**ZU ERLEDIGENDE AUFGABEN:**
a: Nenne alle Jahreszahlen, die im Text über Eckstein vorkommen, in der Reihenfolge ihres Auftretens.
b: Gib aus dem Text über Eckstein alles von "Kleine und mittlere" bis hinunter zu "Konzern wie Amazon." wortgetreu wieder.

Aus Ecksteins Sicht alles „Meilensteine“. Wie die Initiative „Original – Regional“ zur Direktvermarktung heimischer Produkte. „Da haben sie uns damals ausgelacht“, erinnert sich Eckstein. Heute gehören ihr 31 Regionalinitiativen aus der gesamten Metropolregion an. Solche bodenständigen Projekte findet Eckstein wesentlich sinnvoller als hochtrabende Pläne mit wohlklingenden Namen: „Wir brauchen keine schönen, glatten Worte, sondern ehrliche Arbeit.“

Kleine und mittlere Betriebe zu unterstützen, die bereits im Landkreis sind, das sei viel wichtiger als die Ansiedlung von Großinvestoren, findet Eckstein. Dorfwirtschaften, Bäcker, Metzger sind in seinen Augen wesentlich wichtiger für den Zusammenhalt der Menschen als ein Konzern wie Amazon.

„Unsere Erfolgsstory ist eine vielfältige Gewerbestruktur“, sagt Eckstein. Die große Zahl an Familienbetrieben würden für Nachhaltigkeit sorgen, auch weil diese sich mit ihrer Gemeinde identifizierten. Deswegen müsste man im Landkreis qualifizierte Fachkräfte ausbilden. „Eine kleine Fachhochschule bringt da nicht viel, da ist die Berufsschule wichtiger“, sagt Eckstein. Und die ist ständig erweitert worden. 1996 startete die Fachschule für Informatik, 2012 für Elektromobilität und 2020 für Maschinenbautechnik. „Da waren wir immer der Zeit voraus“, sagt Eckstein. Außerdem entscheide der Freistaat über die Ansiedlung von Fachhochschulen, für die Berufsschule trage der Landkreis die Verantwortung.

„Wichtig ist die Beständigkeit“, sagt Eckstein. Und die Vielfalt im Landkreis. Die habe er schon verstanden, bevor er 1993 im Alter von 37 Jahren etwas überraschend gegen den CSU-Kandidaten Hugo Mailinger die Wahl gewonnen hat. „Ich bin ja nicht unbefleckt gewesen“, erzählt Eckstein. Als Fußball-Schiedsrichter ist er viel herumgekommen, er war Kreisvorsitzender der Bayerischen Sportjugend und im Kreisjugendring engagiert. Im Alter von 22 Jahren saß er bereits im Gemeinderat von Wendelstein, wurde später SPD-Fraktionssprecher und Mitglied im Kreistag. „Diese Kärrnerarbeit war wichtig, um den Landkreis zu begreifen“, sagt Eckstein rückblickend.

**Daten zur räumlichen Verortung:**
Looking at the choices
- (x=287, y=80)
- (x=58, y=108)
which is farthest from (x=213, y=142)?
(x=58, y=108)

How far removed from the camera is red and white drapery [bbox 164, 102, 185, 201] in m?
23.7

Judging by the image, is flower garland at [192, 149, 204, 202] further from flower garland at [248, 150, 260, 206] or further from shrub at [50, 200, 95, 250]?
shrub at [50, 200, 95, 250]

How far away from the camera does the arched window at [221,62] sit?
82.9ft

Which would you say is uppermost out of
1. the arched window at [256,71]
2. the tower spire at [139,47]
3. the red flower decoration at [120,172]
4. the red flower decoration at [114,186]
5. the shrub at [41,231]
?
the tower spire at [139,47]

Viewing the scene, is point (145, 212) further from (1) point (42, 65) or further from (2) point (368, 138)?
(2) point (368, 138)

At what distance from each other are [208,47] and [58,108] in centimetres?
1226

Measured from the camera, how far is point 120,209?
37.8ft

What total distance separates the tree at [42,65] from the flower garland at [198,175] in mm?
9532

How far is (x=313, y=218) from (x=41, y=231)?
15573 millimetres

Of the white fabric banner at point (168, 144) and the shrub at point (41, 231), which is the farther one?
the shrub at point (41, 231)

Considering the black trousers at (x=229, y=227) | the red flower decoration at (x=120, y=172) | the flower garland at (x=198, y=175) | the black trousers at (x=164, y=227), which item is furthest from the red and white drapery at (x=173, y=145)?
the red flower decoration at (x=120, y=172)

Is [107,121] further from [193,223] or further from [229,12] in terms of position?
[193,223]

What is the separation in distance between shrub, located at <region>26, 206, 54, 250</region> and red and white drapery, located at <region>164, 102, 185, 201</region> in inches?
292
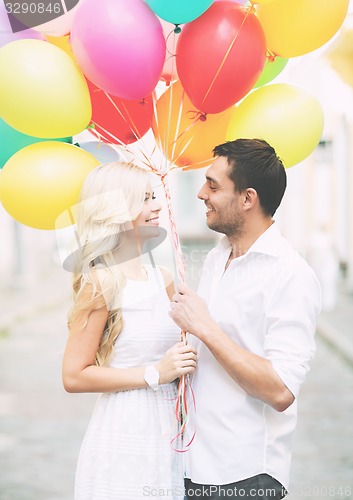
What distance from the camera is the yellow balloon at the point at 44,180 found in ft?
7.52

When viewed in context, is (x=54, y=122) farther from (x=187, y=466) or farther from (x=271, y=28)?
(x=187, y=466)

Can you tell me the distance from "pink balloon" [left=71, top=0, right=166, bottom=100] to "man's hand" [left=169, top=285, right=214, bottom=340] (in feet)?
2.36

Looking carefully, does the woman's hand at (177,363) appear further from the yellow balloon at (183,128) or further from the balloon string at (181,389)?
the yellow balloon at (183,128)

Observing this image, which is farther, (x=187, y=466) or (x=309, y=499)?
(x=309, y=499)

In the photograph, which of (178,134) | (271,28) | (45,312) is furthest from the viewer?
(45,312)

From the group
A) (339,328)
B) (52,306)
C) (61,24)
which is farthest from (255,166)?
(52,306)

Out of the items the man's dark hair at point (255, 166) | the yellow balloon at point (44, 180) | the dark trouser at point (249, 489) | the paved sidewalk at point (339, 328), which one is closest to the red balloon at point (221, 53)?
the man's dark hair at point (255, 166)

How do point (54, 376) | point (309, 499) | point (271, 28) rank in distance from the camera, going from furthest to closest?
point (54, 376) → point (309, 499) → point (271, 28)

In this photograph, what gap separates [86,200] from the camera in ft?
7.57

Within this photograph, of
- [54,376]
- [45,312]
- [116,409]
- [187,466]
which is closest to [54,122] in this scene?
[116,409]

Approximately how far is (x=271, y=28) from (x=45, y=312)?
11596 millimetres

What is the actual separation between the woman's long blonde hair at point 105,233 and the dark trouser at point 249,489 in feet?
1.82

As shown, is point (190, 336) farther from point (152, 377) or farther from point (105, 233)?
point (105, 233)

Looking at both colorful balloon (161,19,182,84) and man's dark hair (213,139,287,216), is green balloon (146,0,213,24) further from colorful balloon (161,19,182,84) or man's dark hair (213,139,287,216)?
man's dark hair (213,139,287,216)
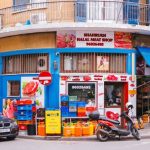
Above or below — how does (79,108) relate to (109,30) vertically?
below

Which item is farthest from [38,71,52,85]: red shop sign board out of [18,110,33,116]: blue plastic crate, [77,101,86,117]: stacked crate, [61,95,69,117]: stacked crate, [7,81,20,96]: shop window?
[7,81,20,96]: shop window

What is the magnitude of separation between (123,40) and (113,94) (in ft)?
8.55

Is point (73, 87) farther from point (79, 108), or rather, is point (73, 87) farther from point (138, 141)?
point (138, 141)

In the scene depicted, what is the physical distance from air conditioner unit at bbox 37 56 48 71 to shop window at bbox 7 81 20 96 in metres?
1.49

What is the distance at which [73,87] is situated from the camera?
68.7 ft

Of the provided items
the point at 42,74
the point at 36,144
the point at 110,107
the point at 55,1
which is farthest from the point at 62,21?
the point at 36,144

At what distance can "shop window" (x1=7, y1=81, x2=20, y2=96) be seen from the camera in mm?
22328

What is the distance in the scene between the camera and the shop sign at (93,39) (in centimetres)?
2081

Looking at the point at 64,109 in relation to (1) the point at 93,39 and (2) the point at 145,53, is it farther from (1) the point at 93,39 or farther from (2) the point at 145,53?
(2) the point at 145,53

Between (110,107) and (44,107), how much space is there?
3091mm

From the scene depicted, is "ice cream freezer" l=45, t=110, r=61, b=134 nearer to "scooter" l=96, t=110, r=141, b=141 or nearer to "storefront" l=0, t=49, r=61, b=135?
"storefront" l=0, t=49, r=61, b=135

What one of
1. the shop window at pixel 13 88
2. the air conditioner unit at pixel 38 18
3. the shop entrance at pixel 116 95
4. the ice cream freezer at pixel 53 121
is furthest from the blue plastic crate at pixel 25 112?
the air conditioner unit at pixel 38 18

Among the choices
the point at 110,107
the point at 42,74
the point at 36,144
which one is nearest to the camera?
the point at 36,144

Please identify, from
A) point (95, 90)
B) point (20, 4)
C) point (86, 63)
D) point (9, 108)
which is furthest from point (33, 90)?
point (20, 4)
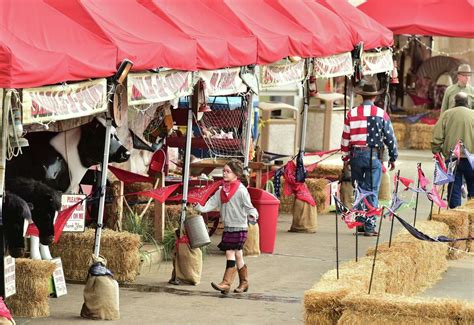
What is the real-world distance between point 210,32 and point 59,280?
3265 mm

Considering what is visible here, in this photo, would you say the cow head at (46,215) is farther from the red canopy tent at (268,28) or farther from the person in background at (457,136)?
the person in background at (457,136)

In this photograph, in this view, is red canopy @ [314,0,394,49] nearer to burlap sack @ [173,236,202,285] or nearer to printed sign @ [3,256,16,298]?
burlap sack @ [173,236,202,285]

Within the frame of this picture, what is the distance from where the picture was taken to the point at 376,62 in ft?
68.0

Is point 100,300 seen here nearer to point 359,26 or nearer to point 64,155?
point 64,155

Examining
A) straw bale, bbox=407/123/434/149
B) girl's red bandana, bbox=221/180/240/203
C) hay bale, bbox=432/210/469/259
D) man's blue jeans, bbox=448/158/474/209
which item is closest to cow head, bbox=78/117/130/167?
girl's red bandana, bbox=221/180/240/203

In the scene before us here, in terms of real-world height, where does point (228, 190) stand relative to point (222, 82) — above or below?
below

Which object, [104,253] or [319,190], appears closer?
[104,253]

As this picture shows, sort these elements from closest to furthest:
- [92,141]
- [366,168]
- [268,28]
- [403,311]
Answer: [403,311], [92,141], [268,28], [366,168]

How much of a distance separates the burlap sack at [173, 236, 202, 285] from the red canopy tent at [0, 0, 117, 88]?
2589 millimetres

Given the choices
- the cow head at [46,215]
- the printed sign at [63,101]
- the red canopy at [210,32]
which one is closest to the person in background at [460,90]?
the red canopy at [210,32]

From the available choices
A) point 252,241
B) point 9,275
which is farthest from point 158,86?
point 252,241

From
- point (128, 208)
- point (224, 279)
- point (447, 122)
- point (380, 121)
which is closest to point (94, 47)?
point (224, 279)

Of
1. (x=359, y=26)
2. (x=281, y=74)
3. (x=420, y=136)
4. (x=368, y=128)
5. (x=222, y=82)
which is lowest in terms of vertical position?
(x=420, y=136)

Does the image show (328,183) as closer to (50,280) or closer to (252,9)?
(252,9)
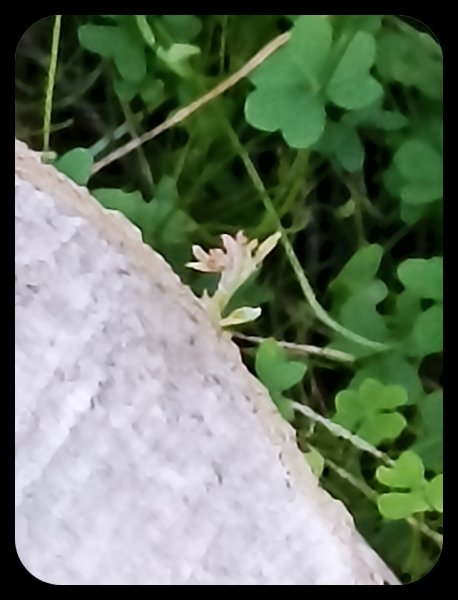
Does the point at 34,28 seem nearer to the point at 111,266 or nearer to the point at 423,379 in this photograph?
the point at 111,266

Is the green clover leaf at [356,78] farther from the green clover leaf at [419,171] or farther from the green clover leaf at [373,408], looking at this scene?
the green clover leaf at [373,408]

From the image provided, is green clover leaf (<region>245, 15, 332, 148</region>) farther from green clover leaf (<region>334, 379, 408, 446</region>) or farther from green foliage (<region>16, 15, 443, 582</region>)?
green clover leaf (<region>334, 379, 408, 446</region>)

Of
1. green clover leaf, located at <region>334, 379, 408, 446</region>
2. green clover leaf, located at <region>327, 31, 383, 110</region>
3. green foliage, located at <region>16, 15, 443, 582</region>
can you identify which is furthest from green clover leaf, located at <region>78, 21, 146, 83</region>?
green clover leaf, located at <region>334, 379, 408, 446</region>

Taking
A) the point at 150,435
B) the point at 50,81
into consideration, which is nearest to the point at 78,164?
the point at 50,81

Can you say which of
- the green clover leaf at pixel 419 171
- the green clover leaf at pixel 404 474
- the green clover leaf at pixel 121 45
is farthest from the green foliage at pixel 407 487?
the green clover leaf at pixel 121 45

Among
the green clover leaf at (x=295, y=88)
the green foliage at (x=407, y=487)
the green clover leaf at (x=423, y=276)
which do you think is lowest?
the green foliage at (x=407, y=487)
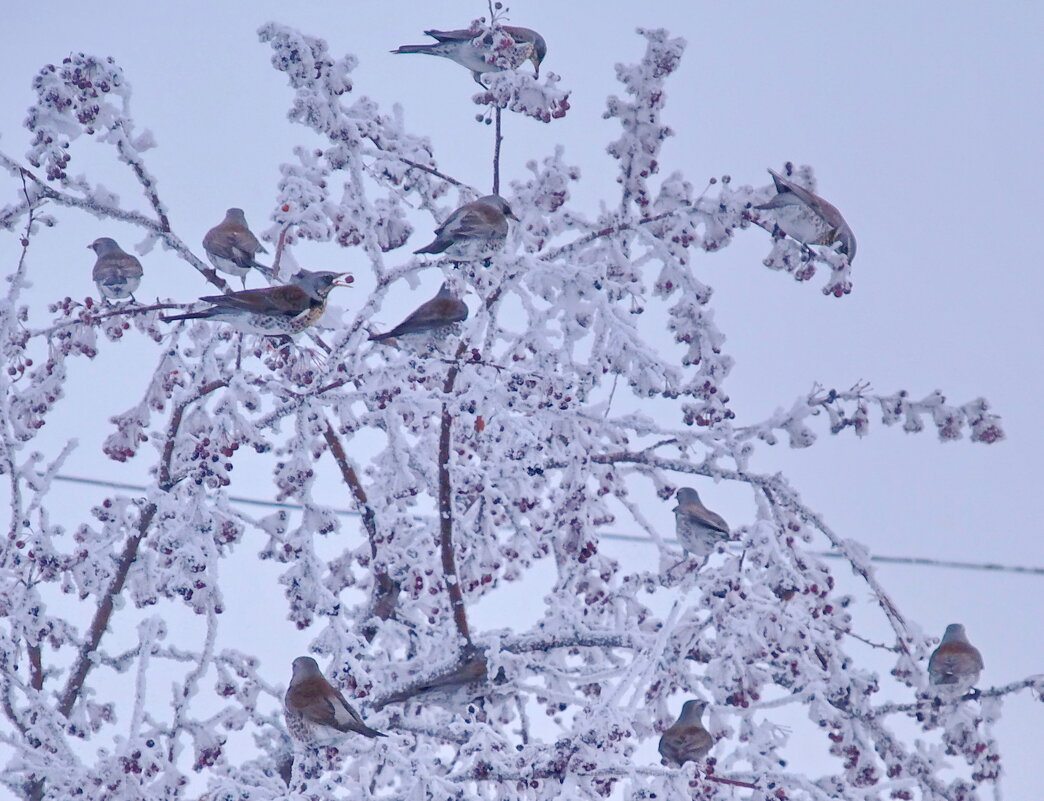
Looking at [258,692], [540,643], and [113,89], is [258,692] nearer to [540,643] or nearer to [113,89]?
[540,643]

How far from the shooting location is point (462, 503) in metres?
5.66

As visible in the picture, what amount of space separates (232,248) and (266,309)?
103 cm

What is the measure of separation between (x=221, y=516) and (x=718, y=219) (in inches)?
88.5

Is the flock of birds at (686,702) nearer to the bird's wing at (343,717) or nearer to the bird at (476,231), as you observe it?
the bird's wing at (343,717)

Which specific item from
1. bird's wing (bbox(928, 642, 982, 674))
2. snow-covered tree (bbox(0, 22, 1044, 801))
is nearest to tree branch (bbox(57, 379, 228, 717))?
snow-covered tree (bbox(0, 22, 1044, 801))

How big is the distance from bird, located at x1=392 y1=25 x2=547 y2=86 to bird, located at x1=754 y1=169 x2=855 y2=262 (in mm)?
1111

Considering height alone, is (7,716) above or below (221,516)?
below

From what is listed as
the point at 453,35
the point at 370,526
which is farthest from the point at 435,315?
the point at 453,35

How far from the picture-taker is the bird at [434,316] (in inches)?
212

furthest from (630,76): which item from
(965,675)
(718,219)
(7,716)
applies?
(7,716)

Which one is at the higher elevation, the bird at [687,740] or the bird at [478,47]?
the bird at [478,47]

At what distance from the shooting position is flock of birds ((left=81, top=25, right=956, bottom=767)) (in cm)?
471

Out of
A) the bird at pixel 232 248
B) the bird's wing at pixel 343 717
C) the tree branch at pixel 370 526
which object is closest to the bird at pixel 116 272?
the bird at pixel 232 248

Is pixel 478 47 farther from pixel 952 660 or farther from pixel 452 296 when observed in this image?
pixel 952 660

**ANTWORTEN:**
a: 1996, 2012, 2020, 1993

b:
Kleine und mittlere Betriebe zu unterstützen, die bereits im Landkreis sind, das sei viel wichtiger als die Ansiedlung von Großinvestoren, findet Eckstein. Dorfwirtschaften, Bäcker, Metzger sind in seinen Augen wesentlich wichtiger für den Zusammenhalt der Menschen als ein Konzern wie Amazon.